We interacted with the people of a small village of 81 households. On the first day, the people were somewhat scared to speak to us. They viewed us as some sort of authority that had come to investigate or conduct some kind of a survey. Under this assumption, they were visibly wary of talking to us. After the initial hesitation, a man told us about an incident that had taken place in the village – because of which the atmosphere in the village was that of a painful calm.
A young boy aged 18 had been murdered in his own farm by a sickle, after being abducted while he was asleep right outside his house. He was in love. While he was still reeling in this euphoric feeling, his girlfriend was married off forcefully to a boy of her caste.
The girl’s new family caught the girl talking to this boy over the phone. The boy did not even live to see the dawn that day – he was murdered before that. This was almost like the second part of “Sairat” in the making – but that’s not what caught my attention.

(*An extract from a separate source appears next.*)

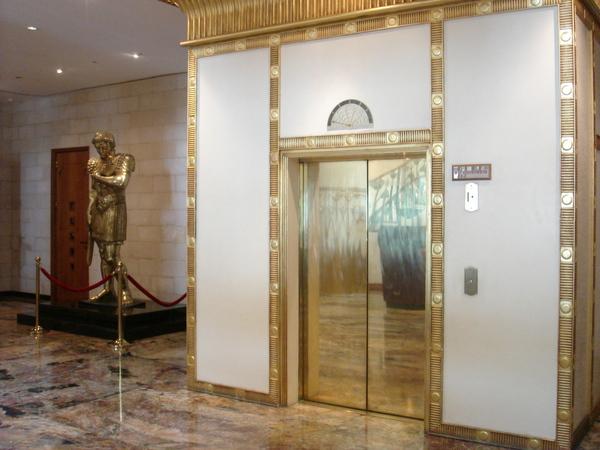 連電梯也要金閃閃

The story begins with its consequence. The incident had taken place just a month before we arrived there. As we interacted with the villagers, they divulged more information about the incident – about how, why and when this had taken place. On our last day, we got to know that the entire family of the murdered boy had left the village and no one knew where they had gone.
This came as a shock to me when a sari-clad woman, holding a sickle and cutting the crop, narrated it to me whilst working in her farm. A police complaint had been made and the due process of law had been followed. Yet, something powerful enough had led the family to uproot themselves from this life of theirs and embrace a whole new environment. They had not only left their assets behind (as a house, a farm and some cattle) – they had also left their memories, emotional attachments and the people behind.
This is never an easy decision. To never look back is one of the hardest decisions for humans who revere living in retrospect. Then why? Why did they just leave? You know, that’s the thing with humans – fear and shame are very powerful drivers for them. They were scared for their lives and shameful of what had happened. Even though they were not at fault, they bore the brunt of it, in addition to the loss of life of their loved one. Oh, such pain!
Within the same month, one of our faculties had narrated a similar painful migration of two people who had lost their families in the Gujarat riots. It had brought tears to most of our eyes. And now, just a few days ago I read about the burning of this man in Rajasthan in the name of ‘love jihad’.
I am fairly disturbed by all of this. From the most empowered of us in the urban communities (who can fight against odds) to the bottom 20% of us who do not have such good fortune, fear has become a common driver – from Karan Johar to this small family in a small village in Bihar, from AIB to the people who were lynched under the flawed notion of ‘gau raksha’, from Deepika Padukone to the person who was burnt semi-alive in the name of ‘love jihad’. It is fear that is stopping us from speaking up, and from standing up for our rights and the rights of others who deserve as much as we do.
While I was in school we used to recite this poem in school as a part of our assembly prayer. I think it is time for us to remind ourselves and the nation the lessons that this poem conveys. A poem written before India’s independence is true and relevant even today. I present Rabindranath Tagore’s poem:
“Where the mind is without fear and the head is held high
Where knowledge is free
Where the world has not been broken up into fragments
By narrow domestic walls
Where words come out from the depth of truth
Where tireless striving stretches its arms towards perfection
Where the clear stream of reason has not lost its way
Into the dreary desert sand of dead habit
Where the mind is led forward by thee
Into ever-widening thought and action
Into that heaven of freedom, my Father, let my country awake ”
I end with the hope that not only my country, but we as humanity also awaken, and smell the coffee, before it’s too late for us and our generations to come.